Василинка из Царской Ветки - страница 27

стр.

Женщина уже больше не останавливается. Она идет, идет из последних сил, словно ее кто толкает вперед. Под ногами уже меньше хлюпает, палка опирается на что-то твердое, ноги не вязнут так глубоко. В темноте, которая заволокла все кругом, она ничего на замечает, пока не выходит на сухое место. Ноги больше не держат, женщина оседает на землю…

Ей снятся снежные сугробы, снег тает и вновь замерзает, сковывает тело ледяным панцирем. Не пошевельнуть ни рукой, ни ногой.

Где она? И как попала в этот ледник?

Озирается вокруг — одна на краю поля. Кажется, тут должно быть какое-нибудь селение. Но вокруг ничего не видно. Женщина топчется на месте, машет руками, чтобы хоть немножко согреться. От холода и усталости она не чувствует даже радости спасения. Хочется только найти какую-нибудь хату. И чтобы позволили забраться на теплую печь и обсушиться.

Вокруг постепенно светлеет: уже наступает утро. Женщина медленно подымается на пригорок, с которого видны очертания какого-то строения, и сворачивает на заросшую подорожником узкую дорогу.

Вот и хутор! В утреннюю тишину врывается надсадный лай. Навстречу, перегоняя друг друга, мчатся две огромные собаки. Женщина отбивается, машет палкой. А те, отпрыгнув на шаг назад, наседают еще больше, лают изо всех сил, широко разинув пасти и ощерив зубы.

Наконец в воротах показывается человек в белых портках и белой длинной рубахе:

— Орел, Такса — сюда!

Гладкий, будто вылизанный, Орел и лохматая Такса не отступаются.

— Ко мне! — грозно кричит хозяин. И постепенно собачья злость утихает, они машут хвостами и уже не так заядло лают.

Женщина подается вперед, хочет попроситься в хату, но бородатый не обращает на нее внимания и поворачивает назад.

— Дяденька, дяденька! — громко просит женщина, а тот на ходу бросает обидные слова:

— Много вас тут таких шляется!

Он закрывает ворота. Гремит засов…

На другом хуторе женщину встретили немного приветливей. Но едва узнали, что нет на обмен ни соли, ни керосина, сразу потеряли к ней всякий интерес.

Боясь упустить удобный случай, женщина все же разворачивает тряпицу и распрямляет кружевные занавески. В хате роем гудят мухи, одна, большая, бьется, пробуя вырваться на улицу, даже стекло дрожит. На занавески равнодушно глядит не только седой старый хозяин, но и довольно молодая сытая девушка, лицо которой густо усыпано веснушками.
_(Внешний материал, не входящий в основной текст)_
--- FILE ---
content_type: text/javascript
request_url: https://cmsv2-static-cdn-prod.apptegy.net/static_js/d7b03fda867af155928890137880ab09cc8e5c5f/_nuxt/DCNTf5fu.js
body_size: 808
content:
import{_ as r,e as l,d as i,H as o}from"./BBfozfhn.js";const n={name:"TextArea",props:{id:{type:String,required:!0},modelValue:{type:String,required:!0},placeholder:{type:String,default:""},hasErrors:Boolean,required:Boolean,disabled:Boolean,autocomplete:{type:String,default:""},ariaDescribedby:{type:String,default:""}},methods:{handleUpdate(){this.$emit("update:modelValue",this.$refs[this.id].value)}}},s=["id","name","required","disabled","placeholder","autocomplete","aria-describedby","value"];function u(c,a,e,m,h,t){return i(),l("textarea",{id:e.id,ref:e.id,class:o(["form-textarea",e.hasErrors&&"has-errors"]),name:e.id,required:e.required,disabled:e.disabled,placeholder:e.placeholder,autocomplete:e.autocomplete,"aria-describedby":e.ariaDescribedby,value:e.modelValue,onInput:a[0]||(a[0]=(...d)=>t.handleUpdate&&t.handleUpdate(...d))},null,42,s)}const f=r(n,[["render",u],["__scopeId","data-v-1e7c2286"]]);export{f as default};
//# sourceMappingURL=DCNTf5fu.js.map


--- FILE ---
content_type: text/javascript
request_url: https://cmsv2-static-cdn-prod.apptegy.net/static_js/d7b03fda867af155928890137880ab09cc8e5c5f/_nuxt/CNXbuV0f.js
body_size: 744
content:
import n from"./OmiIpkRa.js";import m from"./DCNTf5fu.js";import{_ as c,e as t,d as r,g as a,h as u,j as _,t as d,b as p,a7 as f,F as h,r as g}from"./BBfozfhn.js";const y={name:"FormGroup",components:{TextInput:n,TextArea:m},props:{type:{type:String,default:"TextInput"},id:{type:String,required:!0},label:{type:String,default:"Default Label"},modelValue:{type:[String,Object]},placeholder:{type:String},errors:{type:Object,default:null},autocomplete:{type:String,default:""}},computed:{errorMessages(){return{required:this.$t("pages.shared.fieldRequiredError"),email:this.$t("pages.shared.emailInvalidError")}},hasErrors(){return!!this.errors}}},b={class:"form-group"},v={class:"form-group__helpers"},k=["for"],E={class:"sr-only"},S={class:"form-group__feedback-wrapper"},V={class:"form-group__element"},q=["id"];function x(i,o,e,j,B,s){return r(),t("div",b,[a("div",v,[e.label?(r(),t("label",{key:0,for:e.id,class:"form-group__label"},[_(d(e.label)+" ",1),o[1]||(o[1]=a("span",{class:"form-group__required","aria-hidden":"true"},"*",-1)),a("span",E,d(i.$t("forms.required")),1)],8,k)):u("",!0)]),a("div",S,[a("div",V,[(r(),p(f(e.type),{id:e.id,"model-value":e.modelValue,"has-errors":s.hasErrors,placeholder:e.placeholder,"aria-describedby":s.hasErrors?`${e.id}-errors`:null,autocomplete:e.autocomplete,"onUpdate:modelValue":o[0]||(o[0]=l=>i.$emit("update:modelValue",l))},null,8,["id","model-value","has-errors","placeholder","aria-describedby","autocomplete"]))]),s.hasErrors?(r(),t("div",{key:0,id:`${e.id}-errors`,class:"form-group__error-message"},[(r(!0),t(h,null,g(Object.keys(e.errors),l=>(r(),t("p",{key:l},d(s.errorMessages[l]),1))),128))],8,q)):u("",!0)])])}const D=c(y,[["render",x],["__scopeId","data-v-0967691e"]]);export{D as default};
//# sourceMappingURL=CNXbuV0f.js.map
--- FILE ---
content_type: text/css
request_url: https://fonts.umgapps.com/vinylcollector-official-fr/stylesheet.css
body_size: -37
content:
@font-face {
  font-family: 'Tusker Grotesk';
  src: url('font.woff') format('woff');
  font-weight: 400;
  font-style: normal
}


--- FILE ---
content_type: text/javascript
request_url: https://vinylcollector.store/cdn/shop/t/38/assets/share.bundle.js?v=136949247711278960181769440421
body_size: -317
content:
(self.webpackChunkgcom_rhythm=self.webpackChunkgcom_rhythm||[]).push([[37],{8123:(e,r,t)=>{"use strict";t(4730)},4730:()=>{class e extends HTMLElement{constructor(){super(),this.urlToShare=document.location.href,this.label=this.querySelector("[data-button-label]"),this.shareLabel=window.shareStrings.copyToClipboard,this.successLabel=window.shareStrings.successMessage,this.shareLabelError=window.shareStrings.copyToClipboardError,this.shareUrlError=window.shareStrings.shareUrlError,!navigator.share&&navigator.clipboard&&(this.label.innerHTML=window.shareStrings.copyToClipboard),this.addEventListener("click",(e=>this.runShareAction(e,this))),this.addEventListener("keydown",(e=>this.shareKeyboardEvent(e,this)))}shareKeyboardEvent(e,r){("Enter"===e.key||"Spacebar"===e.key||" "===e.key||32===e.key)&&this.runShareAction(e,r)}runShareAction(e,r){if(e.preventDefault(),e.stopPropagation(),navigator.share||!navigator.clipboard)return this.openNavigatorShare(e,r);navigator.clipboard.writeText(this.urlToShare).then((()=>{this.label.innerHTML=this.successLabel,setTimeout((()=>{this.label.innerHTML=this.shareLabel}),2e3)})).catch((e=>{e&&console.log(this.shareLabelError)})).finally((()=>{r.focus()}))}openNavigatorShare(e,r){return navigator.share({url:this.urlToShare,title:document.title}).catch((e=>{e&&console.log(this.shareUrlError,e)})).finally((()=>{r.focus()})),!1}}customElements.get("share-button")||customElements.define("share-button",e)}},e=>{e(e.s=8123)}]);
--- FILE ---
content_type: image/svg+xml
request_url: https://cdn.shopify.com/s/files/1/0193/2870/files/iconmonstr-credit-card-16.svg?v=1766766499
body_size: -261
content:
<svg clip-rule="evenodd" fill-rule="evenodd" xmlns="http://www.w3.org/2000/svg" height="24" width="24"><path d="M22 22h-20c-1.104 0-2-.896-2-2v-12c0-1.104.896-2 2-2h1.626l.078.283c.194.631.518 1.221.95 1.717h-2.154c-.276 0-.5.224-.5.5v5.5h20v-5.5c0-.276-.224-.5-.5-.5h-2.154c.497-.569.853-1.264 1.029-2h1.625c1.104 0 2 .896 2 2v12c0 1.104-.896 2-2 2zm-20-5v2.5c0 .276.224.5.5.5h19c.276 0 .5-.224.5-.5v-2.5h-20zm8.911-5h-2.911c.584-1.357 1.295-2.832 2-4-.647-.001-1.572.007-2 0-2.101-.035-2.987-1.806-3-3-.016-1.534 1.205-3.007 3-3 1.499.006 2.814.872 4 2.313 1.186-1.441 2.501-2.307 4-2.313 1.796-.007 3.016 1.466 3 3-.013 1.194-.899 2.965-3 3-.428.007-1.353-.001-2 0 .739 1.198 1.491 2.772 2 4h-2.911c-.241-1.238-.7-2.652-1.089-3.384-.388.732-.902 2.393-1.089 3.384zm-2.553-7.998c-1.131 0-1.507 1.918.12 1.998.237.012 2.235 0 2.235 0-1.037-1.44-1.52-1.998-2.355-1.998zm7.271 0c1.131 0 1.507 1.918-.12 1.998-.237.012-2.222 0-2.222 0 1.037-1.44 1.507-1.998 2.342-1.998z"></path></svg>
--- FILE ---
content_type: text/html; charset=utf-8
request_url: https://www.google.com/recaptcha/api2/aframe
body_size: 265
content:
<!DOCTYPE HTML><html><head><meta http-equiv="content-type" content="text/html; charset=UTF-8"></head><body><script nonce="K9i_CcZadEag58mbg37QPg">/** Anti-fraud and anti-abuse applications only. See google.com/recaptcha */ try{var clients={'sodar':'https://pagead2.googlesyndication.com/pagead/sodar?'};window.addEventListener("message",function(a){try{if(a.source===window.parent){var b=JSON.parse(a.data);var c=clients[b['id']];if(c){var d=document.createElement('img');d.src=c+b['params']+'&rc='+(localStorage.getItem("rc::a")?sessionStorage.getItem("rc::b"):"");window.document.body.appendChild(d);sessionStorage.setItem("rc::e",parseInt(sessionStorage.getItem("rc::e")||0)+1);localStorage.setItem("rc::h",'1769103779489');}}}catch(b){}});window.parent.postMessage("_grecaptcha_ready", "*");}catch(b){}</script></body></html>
«Покажу крем», — решает женщина. И сует ей в руки баночку с чудо-кремом, который выбеливает лицо до ослепительной белизны.

— Пустая это забава, — скрипит старик. — Все равно в старых девках дочка сидит.

— Неправда, тятя! Семь сватов меня сватали! — и краска, пробившись сквозь веснушки, залила широкое скуластое лицо девушки. — А вы не позволили выйти, все вам не по нраву, все голодранцы…

— Цыц! — Старик кипит от злости, и сквозь редкие седые волосы видно, как налилось кровью его лицо. — Выгоню! Будешь ходить по домам, как эта городская нищенка!

Залившись слезами, рябая вековуха выбегает из хаты, а старик отворяет двери и говорит:

— Вот бог, а вот порог. Ваш товар, барышня, не для нас, мы люди простые, нам ваша городская мазь без надобности…

У каждого хутора все начиналось сначала. Первыми нападали собаки, и потом шли вопросы, что принесла, а впрочем — никого не привлекал ее товар.

— Хозяюшка, может, дадите что поесть, хоть корочку? — взмолилась она наконец. — Со вчерашнего утра маковой росинки во рту не было…

— Разве всех вас, нищих, накормишь? — бросила хозяйка.

После этих слов ноги нищенки покачнулись, она как стояла, так и осела у забора на землю…

Через сколько времени она пришла в себя, женщина не знала. На груди у нее лежал черствый ломтик хлеба. За наглухо закрытыми воротами рвались на цепи и заходились от лая собаки…

Ржаные колосья

Под вечер в дом зашел Самсонов. Потоптавшись в кухне у дверей, присел у стола на табуретку. Василинка внимательно следила за гостем. Всегда он приходил к отцу по делам. Какое ж нынче дело у него? Отца давно нет дома. Как послали его на Южный фронт, так и неизвестно, где девался.

Может, этот человек в замасленной тужурке принес им хорошие вести? Затаив дыхание, Василинка ждет, что он скажет. Но Самсонов также, как и они, ничего не знает о бригаде, с которой выехал ее отец.